[Stored data entries]
********

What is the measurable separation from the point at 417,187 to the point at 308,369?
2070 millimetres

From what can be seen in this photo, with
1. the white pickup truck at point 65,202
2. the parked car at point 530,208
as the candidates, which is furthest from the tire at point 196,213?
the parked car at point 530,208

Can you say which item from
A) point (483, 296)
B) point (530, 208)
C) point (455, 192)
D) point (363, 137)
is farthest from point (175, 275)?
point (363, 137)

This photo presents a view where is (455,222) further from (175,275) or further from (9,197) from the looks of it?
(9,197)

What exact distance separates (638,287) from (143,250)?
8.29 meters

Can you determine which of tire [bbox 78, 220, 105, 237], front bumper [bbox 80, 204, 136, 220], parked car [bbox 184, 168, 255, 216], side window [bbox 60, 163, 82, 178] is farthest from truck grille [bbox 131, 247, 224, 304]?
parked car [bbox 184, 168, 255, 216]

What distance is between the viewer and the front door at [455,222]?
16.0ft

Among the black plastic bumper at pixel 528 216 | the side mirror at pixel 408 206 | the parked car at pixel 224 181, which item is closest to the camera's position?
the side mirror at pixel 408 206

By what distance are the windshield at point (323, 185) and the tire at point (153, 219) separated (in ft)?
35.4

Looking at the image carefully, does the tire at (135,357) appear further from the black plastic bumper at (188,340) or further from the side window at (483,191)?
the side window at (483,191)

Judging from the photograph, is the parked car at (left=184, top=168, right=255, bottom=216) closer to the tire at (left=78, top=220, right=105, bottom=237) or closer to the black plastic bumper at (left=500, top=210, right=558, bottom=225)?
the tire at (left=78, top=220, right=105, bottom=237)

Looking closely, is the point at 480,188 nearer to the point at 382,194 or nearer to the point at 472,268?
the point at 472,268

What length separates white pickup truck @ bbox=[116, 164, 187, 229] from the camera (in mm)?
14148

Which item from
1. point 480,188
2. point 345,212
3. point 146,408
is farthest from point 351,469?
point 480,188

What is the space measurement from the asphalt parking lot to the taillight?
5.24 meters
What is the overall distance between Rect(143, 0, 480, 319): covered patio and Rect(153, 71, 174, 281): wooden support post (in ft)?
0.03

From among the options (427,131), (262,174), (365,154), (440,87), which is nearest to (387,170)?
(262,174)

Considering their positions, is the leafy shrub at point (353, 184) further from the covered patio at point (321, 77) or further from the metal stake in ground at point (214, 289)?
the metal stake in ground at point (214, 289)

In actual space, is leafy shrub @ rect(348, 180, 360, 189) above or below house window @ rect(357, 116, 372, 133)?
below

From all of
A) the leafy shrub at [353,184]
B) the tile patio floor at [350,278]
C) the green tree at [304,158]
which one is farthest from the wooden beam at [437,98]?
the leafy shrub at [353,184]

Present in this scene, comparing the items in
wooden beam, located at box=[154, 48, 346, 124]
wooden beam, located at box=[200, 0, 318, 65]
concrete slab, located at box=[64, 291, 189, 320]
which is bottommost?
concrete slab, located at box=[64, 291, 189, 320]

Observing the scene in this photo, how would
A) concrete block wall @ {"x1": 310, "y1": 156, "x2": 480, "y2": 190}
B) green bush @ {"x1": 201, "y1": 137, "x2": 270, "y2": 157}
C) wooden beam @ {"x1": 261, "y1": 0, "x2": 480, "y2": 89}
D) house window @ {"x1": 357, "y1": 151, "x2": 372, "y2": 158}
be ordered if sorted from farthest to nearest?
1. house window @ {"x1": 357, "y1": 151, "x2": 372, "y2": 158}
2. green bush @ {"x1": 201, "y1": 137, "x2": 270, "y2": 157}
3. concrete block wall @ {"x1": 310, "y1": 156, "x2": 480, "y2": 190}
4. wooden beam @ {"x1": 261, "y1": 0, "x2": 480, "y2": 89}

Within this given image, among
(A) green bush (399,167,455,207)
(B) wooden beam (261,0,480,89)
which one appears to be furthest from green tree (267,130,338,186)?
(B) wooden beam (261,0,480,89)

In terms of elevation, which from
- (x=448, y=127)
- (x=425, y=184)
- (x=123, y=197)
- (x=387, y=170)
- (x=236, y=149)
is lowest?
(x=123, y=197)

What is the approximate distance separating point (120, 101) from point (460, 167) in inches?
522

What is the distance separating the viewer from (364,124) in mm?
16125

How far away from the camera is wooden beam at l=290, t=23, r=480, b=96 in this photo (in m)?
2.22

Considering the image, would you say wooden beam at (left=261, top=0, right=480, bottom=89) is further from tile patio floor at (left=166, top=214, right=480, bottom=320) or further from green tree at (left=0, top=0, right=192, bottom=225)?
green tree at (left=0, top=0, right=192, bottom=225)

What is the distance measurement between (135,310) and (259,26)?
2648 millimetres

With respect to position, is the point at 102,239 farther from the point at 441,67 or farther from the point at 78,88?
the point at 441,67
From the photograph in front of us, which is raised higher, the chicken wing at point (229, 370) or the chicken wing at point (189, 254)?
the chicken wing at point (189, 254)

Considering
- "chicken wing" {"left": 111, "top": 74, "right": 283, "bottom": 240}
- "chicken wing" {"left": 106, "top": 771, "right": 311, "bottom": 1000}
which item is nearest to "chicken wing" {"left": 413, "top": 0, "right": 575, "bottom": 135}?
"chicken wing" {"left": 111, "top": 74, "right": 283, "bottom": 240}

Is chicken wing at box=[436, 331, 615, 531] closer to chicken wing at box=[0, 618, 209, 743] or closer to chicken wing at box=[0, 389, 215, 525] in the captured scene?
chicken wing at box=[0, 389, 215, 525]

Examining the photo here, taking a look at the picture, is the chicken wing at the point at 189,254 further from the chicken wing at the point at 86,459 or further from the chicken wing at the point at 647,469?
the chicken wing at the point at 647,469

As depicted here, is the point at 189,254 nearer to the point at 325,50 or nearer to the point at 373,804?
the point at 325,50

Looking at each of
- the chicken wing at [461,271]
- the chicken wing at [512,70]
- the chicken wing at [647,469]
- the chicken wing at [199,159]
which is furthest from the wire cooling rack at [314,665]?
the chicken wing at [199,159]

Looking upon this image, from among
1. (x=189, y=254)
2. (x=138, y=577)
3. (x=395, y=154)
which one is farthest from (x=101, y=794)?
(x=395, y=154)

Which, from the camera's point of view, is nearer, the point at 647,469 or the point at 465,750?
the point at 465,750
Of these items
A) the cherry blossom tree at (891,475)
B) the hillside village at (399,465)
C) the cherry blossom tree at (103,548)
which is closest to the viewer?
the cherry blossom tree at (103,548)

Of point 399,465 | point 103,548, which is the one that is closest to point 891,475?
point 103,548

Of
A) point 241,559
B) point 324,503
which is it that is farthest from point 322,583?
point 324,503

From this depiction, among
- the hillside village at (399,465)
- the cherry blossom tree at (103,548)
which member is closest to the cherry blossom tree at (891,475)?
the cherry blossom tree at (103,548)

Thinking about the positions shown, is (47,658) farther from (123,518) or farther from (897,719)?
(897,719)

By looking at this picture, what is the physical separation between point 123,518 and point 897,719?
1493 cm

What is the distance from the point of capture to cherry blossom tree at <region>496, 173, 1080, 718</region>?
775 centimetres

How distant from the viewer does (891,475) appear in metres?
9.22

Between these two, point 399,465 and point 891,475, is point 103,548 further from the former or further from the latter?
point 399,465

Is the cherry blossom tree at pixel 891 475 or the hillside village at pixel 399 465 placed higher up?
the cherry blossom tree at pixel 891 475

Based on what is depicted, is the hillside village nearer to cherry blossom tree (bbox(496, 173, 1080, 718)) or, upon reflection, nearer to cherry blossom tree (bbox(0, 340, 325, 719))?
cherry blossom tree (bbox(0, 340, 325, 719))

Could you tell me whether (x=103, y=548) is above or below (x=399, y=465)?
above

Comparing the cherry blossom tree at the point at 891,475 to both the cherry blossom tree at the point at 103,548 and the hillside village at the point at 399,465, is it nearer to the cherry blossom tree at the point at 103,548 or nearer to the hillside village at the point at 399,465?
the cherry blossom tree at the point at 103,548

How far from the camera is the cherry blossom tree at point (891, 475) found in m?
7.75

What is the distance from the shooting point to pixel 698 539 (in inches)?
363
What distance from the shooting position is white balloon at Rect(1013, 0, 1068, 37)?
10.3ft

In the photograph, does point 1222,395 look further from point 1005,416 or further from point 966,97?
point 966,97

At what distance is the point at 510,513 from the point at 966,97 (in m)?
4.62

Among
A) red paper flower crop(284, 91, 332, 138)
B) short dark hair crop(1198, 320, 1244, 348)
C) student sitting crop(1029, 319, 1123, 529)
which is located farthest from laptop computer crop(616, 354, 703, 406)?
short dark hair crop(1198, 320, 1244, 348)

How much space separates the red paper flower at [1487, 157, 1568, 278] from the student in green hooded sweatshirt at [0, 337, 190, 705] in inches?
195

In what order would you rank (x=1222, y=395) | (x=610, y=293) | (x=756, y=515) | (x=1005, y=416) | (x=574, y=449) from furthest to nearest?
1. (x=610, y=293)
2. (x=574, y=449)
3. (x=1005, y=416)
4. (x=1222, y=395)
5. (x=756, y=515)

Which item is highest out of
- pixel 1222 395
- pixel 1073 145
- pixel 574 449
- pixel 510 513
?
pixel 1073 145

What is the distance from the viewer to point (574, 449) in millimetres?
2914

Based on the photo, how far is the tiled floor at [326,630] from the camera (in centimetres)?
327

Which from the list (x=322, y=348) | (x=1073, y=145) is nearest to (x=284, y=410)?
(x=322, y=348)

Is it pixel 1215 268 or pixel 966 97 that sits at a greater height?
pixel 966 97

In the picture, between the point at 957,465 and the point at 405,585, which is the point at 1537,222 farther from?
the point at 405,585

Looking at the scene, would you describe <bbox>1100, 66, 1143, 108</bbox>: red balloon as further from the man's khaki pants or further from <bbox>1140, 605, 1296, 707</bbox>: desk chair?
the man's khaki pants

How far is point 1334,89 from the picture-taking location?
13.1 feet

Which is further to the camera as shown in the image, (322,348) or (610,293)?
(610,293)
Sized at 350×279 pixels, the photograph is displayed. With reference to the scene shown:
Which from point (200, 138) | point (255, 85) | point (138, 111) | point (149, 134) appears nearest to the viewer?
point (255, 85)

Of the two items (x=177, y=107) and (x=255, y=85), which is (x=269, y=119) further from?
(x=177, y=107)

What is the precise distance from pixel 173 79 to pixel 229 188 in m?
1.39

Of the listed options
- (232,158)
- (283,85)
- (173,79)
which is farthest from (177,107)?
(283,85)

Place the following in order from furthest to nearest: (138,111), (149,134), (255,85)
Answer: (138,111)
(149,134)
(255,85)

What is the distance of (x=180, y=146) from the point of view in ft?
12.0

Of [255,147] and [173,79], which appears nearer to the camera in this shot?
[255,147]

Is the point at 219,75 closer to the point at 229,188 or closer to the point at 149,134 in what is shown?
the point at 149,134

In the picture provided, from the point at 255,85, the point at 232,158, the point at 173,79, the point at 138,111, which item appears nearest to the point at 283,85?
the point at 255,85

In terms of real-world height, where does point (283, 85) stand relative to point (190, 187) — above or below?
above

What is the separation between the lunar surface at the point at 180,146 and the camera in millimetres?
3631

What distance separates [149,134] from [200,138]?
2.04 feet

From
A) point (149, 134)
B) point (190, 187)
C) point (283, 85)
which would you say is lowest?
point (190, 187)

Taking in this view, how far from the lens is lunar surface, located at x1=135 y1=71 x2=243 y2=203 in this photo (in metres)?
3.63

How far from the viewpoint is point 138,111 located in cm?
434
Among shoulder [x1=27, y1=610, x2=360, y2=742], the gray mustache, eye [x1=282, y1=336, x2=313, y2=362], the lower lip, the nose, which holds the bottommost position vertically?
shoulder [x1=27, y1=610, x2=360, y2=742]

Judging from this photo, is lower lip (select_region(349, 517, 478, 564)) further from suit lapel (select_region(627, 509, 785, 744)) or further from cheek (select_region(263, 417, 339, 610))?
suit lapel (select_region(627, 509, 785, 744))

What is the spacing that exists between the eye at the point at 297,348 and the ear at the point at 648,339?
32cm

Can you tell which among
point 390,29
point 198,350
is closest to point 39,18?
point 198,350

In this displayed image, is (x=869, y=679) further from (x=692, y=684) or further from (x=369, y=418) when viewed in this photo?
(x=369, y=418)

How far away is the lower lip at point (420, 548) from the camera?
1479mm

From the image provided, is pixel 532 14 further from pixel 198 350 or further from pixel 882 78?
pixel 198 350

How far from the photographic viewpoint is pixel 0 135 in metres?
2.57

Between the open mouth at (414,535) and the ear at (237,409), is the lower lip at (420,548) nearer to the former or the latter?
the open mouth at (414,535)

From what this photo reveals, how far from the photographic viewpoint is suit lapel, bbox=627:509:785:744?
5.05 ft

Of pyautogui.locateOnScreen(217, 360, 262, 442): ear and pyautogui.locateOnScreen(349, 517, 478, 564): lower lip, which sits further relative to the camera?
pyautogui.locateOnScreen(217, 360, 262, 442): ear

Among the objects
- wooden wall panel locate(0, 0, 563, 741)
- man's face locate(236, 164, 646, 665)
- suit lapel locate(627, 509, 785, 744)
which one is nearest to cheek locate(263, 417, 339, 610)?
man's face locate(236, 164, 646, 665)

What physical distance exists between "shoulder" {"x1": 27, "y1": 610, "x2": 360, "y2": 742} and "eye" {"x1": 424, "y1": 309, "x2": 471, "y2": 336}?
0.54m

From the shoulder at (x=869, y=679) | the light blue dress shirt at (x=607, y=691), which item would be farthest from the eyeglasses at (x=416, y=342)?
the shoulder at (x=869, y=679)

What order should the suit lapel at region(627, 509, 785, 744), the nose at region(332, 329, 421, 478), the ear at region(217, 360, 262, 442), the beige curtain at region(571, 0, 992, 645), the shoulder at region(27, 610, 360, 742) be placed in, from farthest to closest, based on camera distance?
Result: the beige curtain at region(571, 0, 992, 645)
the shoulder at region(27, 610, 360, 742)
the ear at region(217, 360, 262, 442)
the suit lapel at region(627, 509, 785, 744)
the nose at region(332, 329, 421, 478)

********

| Task to carry out |
Duplicate the rows starting at the first line and ending at the line that contains "8.29 meters", with both of those lines included.

| In response |
What is the measurable separation from the point at 417,187 to the point at 308,369?
2070 millimetres

From what can be seen in this photo, with
1. the white pickup truck at point 65,202
2. the parked car at point 530,208
as the candidates, which is furthest from the tire at point 196,213?
the parked car at point 530,208

Can you say which item from
A) point (483, 296)
B) point (530, 208)
C) point (455, 192)
D) point (363, 137)
is farthest from point (175, 275)?
point (363, 137)

This photo presents a view where is (455,222) further from (175,275) or further from (9,197) from the looks of it?
(9,197)

What exact distance separates (638,287) from (143,250)?
8.29 meters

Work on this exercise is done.